12 News is Everything Arizona and we're taking you Everywhere A to Z and this week we're in the Southwest Valley! It’s home to the only active American-born Hispanic priest who is son of immigrant parents in the Phoenix Catholic Diocese.
To Father Fernando Camou, there’s no place like home.
The 28-year-old Valley-native priest's parents grew up in Mexico and moved to the U.S. as adults. Fr. Camou actually grew up with some of the parishioners who sit in the pews at Saint Thomas Aquinas Catholic Church in Avondale where he now celebrates mass.
“The grace of being from here is that one, I understand a bit more of where people are coming from. We went to similar schools, you know, I went to community college in Glendale, I have siblings that went to ASU and I’ve grown up at different parishes, participated in youth groups. So I guess in a lot of ways, I have been formed by this city, by this community and now I’m able to give back,” Camou said.

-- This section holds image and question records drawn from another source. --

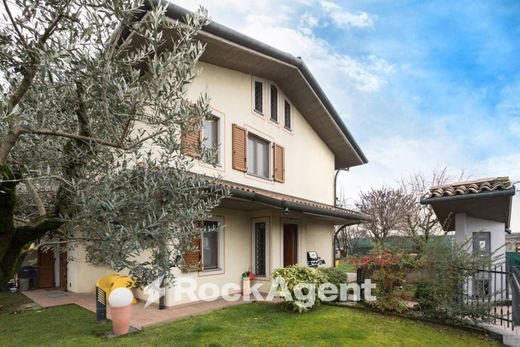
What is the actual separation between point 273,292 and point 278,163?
6520 millimetres

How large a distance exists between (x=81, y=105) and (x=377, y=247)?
9.03 metres

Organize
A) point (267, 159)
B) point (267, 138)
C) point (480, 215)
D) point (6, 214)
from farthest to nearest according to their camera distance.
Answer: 1. point (267, 159)
2. point (267, 138)
3. point (480, 215)
4. point (6, 214)

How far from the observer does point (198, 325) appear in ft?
27.7

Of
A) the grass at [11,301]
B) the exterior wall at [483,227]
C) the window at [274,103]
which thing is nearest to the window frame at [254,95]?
the window at [274,103]

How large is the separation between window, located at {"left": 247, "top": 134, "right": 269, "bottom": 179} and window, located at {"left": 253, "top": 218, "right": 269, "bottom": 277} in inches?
84.3

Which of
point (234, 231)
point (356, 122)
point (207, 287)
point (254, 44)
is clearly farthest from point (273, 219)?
point (356, 122)

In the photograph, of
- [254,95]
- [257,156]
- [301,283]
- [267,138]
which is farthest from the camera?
[267,138]

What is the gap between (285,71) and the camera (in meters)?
14.7

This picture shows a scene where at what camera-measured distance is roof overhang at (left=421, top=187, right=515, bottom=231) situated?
25.7 ft

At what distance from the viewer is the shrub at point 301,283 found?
986 centimetres

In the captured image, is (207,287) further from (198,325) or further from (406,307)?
(406,307)

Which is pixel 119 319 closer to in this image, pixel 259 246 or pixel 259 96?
pixel 259 246

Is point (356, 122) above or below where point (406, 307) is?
above

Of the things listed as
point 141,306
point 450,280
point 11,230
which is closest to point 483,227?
point 450,280
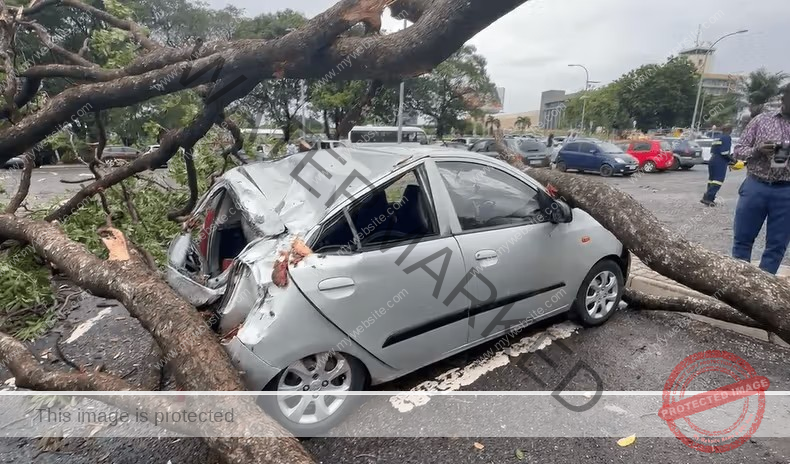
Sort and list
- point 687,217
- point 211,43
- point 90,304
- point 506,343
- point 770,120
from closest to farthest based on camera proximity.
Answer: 1. point 506,343
2. point 770,120
3. point 211,43
4. point 90,304
5. point 687,217

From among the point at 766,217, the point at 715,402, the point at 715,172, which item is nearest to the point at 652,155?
the point at 715,172

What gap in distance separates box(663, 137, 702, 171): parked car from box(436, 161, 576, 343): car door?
61.9 feet

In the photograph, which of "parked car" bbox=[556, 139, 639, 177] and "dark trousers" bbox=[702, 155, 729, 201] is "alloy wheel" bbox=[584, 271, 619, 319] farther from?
"parked car" bbox=[556, 139, 639, 177]

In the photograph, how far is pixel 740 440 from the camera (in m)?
2.39

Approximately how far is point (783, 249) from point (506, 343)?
2.66 m

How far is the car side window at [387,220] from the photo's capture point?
8.02 ft

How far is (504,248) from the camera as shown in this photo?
2.92 meters

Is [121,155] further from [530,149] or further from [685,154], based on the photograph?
[685,154]

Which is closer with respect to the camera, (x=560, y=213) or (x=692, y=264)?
(x=692, y=264)

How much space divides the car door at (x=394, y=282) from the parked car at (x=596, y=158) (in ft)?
53.6

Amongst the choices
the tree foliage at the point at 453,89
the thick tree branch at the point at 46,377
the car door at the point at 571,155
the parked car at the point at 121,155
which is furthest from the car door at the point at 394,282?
the tree foliage at the point at 453,89

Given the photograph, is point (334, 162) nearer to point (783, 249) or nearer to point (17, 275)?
point (17, 275)

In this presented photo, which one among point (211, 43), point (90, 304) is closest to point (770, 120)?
point (211, 43)

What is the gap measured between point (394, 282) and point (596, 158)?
17097mm
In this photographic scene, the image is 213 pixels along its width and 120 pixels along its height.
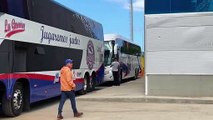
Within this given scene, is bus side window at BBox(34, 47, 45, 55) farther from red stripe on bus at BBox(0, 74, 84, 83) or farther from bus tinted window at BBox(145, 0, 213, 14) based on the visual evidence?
Answer: bus tinted window at BBox(145, 0, 213, 14)

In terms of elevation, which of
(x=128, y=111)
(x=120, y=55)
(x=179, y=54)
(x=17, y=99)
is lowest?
(x=128, y=111)

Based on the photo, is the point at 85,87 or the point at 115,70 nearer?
the point at 85,87

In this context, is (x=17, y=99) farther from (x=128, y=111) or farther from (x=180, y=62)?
(x=180, y=62)

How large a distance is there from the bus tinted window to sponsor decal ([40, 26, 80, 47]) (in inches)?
129

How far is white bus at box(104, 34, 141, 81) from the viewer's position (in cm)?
2798

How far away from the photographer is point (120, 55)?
2953cm

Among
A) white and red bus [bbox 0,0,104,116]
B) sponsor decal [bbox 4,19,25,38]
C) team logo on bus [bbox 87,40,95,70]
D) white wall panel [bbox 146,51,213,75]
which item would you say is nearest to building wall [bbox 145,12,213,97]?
white wall panel [bbox 146,51,213,75]

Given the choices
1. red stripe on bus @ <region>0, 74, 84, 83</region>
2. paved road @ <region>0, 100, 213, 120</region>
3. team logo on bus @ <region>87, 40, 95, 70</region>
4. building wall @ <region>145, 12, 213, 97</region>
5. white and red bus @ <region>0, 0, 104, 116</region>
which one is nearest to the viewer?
red stripe on bus @ <region>0, 74, 84, 83</region>

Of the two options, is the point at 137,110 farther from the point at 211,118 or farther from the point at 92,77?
the point at 92,77

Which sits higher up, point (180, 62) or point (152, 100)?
point (180, 62)

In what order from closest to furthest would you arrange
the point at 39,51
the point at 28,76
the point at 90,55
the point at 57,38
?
1. the point at 28,76
2. the point at 39,51
3. the point at 57,38
4. the point at 90,55

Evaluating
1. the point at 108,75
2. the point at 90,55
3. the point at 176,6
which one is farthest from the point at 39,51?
the point at 108,75

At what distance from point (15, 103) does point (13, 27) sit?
7.31ft

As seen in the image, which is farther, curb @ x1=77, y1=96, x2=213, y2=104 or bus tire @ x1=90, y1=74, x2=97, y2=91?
bus tire @ x1=90, y1=74, x2=97, y2=91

About half of Catholic parishioners in the Valley speak Spanish but the number of Hispanic priests is small, and they've all come from Mexico or other Spanish-speaking countries, except for Camou.
“I hope that people recognize in me a little sign of what the church has to offer us,” Camou said.
Starting this fall, Camou will be reassigned to the brand-new Saint John Paul II Catholic High School in Avondale when they open their doors for the very first school year.